FreeBSD Manual Pages

  
 
  

home | help
HTML::TableParser(3)  User Contributed Perl Documentation HTML::TableParser(3)

NAME
       HTML::TableParser - Extract data	from an	HTML table

SYNOPSIS
	 use HTML::TableParser;

	 @reqs = (
		  {
		   id => 1.1,			 # id for embedded table
		   hdr => \&header,		 # function callback
		   row => \&row,		 # function callback
		   start => \&start,		 # function callback
		   end => \&end,		 # function callback
		   udata => { Snack => 'Food' }, # arbitrary user data
		  },
		  {
		   id => 1,			 # table id
		   cols	=> [ 'Object Type',
			     qr/object/	],	 # column name matches
		   obj => $obj,			 # method callbacks
		  },
		 );

	 # create parser object
	 $p = HTML::TableParser->new( \@reqs,
			  { Decode => 1, Trim => 1, Chomp => 1 } );
	 $p->parse_file( 'foo.html' );

	 # function callbacks
	 sub start {
	   my (	$id, $line, $udata ) = @_;
	   #...
	 }

	 sub end {
	   my (	$id, $line, $udata ) = @_;
	   #...
	 }

	 sub header {
	   my (	$id, $line, $cols, $udata ) = @_;
	   #...
	 }

	 sub row  {
	   my (	$id, $line, $cols, $udata ) = @_;
	   #...
	 }

DESCRIPTION
       HTML::TableParser uses HTML::Parser to extract data from	an HTML	table.
       The data	is returned via	a series of user defined callback functions or
       methods.	 Specific tables may be	selected either	by a matching a	unique
       table id	or by matching against the column names.  Multiple (even
       nested) tables may be parsed in a document in one pass.

   Table Identification
       Each table is given a unique id,	relative to its	parent,	based upon its
       order and nesting. The first top	level table has	id 1, the second 2,
       etc.  The first table nested in table 1 has id 1.1, the second 1.2,
       etc.  The first table nested in table 1.1 has id	1.1.1, etc.  These, as
       well as the tables' column names, may be	used to	identify which tables
       to parse.

   Data	Extraction
       As the parser traverses a selected table, it will pass data to user
       provided	callback functions or methods after it has digested particular
       structures in the table.	 All functions are passed the table id (as
       described above), the line number in the	HTML source where the table
       was found, and a	reference to any table specific	user provided data.

       Table Start
	       The start callback is invoked when a matched table has been
	       found.

       Table End
	       The end callback	is invoked after a matched table has been
	       parsed.

       Header  The hdr callback	is invoked after the table header has been
	       read in.	 Some tables do	not use	the <th> tag to	indicate a
	       header, so this function	may not	be called.  It is passed the
	       column names.

       Row     The row callback	is invoked after a row in the table has	been
	       read.  It is passed the column data.

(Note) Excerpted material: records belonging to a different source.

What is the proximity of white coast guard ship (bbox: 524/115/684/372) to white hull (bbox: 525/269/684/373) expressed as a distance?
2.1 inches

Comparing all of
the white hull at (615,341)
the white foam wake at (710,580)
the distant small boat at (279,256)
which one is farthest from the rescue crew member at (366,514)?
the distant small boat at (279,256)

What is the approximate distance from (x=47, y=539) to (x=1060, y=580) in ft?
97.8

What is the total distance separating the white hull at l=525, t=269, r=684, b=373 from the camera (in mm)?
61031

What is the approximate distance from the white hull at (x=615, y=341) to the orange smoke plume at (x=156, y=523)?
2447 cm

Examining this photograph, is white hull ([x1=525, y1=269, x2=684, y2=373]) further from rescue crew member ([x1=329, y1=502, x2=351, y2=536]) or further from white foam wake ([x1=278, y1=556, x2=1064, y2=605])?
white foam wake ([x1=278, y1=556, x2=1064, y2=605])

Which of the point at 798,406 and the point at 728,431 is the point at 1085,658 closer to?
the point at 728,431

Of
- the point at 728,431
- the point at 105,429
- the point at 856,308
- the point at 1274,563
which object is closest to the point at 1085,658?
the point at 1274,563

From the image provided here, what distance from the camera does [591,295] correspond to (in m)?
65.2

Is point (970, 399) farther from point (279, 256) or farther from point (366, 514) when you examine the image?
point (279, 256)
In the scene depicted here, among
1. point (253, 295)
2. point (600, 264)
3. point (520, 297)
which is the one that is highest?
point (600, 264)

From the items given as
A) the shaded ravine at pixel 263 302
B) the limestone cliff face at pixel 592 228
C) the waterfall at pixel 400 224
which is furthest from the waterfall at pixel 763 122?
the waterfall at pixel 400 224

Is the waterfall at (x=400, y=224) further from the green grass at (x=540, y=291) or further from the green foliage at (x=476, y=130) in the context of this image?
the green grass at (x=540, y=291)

       Warn    The warn	callback is invoked when a non-fatal error occurs
	       during parsing.	Fatal errors croak.

       New     This is the class method	to call	to create a new	object when
	       HTML::TableParser is supposed to	create new objects upon	table
	       start.

   Callback API
       Callbacks may be	functions or methods or	a mixture of both.  In the
       latter case, an object must be passed to	the constructor.  (More	on
       that later.)

       The callbacks are invoked as follows:

	 start(	$tbl_id, $line_no, $udata );

	 end( $tbl_id, $line_no, $udata	);

	 hdr( $tbl_id, $line_no, \@col_names, $udata );

	 row( $tbl_id, $line_no, \@data, $udata	);

	 warn( $tbl_id,	$line_no, $message, $udata );

	 new( $tbl_id, $udata );

   Data	Cleanup
       There are several cleanup operations that may be	performed
       automatically:

       Chomp   chomp() the data

       Decode  Run the data through HTML::Entities::decode.

       DecodeNBSP
	       Normally	HTML::Entitites::decode	changes	a non-breaking space
	       into a character	which doesn't seem to be matched by Perl's
	       whitespace regexp.  Setting this	attribute changes the HTML
	       "nbsp" character	to a plain 'ol blank.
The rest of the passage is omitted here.